# EXERCISE AIM
In the records below, find every line with the word "przykręcić" and copy it.

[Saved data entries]
:::::
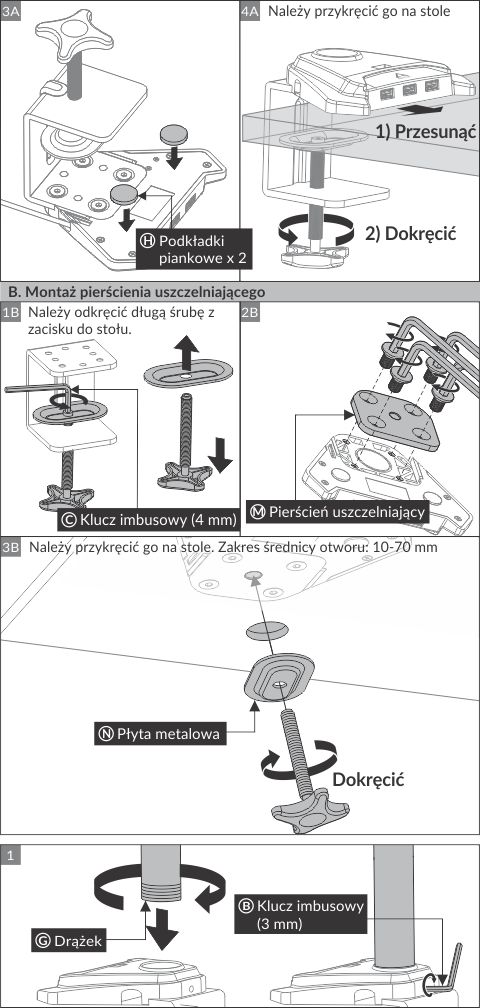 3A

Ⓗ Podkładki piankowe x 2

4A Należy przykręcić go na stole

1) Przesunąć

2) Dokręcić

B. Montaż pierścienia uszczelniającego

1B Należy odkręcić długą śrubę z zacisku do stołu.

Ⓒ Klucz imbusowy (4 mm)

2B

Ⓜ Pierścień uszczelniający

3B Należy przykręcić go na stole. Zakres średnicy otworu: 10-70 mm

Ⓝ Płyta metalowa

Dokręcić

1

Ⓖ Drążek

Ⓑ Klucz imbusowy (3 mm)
:::::
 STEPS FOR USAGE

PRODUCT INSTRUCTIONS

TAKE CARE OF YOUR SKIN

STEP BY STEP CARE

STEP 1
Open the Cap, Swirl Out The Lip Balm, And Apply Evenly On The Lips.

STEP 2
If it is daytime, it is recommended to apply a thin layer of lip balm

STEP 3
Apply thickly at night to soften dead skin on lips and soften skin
:::::
# RESPONSE FOR THIS EXERCISE
4A Należy przykręcić go na stole
3B Należy przykręcić go na stole. Zakres średnicy otworu: 10-70 mm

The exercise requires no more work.